* [Source text]:

%%

Personal information
- Full name: Manilla Santos-Ng
- Nickname: Illa
- Nationality: Filipino
- Born: December 28, 1984 (age 41)
- Height: 1.63 m (5 ft 4 in)
- College / University: De La Salle University (2002–2009)

Volleyball information
- Position: Outside Hitter

Career
| Years | Teams |
| 2019 | Choco Mucho Flying Titans |

= Manilla Santos =

Filipino volleyball player (born 1984)

Manilla Santos-Ng (born December 28, 1984) is a former Filipino volleyball player last played for the Choco Mucho Flying Titans of the Premier Volleyball League.

==Career==
===Collegiate ===
Santos-Ng played for the Lady Archers of the De La Salle University in the University Athletic Association of the Philippines (UAAP). She also tried out for the Letran Knights of the Colegio de San Juan de Letran but decided to go to De La Salle.

%%

* [Directives]:
**a)** Name each field label under the "Personal information" heading of the Manilla Santos profile.
**b)** In the Manilla Santos profile, quote the stretch from "Filipino volleyball player (born" through "Premier Volleyball League.".
**c)** Continue the Manilla Santos profile from the end of its last sentence.

* [Listed records]:
%%

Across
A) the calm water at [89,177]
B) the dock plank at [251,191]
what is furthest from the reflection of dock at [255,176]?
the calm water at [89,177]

%%

* [Expected responses]:
**a)** Full name, Nickname, Nationality, Born, Height, College / University

**b)**
Filipino volleyball player (born 1984)

Manilla Santos-Ng (born December 28, 1984) is a former Filipino volleyball player last played for the Choco Mucho Flying Titans of the Premier Volleyball League.

**c)**
She ended her stint with La Salle playing for them in Season 71, where they won the championship title in 2009.
After her farewell game and winning their championship title, her jersey #14 was retired by De La Salle University. She is the first non-basketball player to retire the jersey.

===Club===
Granting her son's wish to see her play, Santos-Ng in 2019 came out of retirement to suit up for the Choco Mucho Flying Titans of the Premier Volleyball League. After playing for her only tournament with Choco Mucho, the 2019 Open Conference, Santos-Ng announced that she would not suit up for the 2021 season.

==Personal life==
After her retirement from collegiate volleyball, Santos would get married and had children. Aside from being a housewife, she would work as part-time make up artist with some of her clients who knew her through her volleyball stint. She is married to a business executive from the Ng family who works for Republic Biscuit Corporation, with whom she has two children.
==Clubs==
- Choco Mucho Flying Titans (2019)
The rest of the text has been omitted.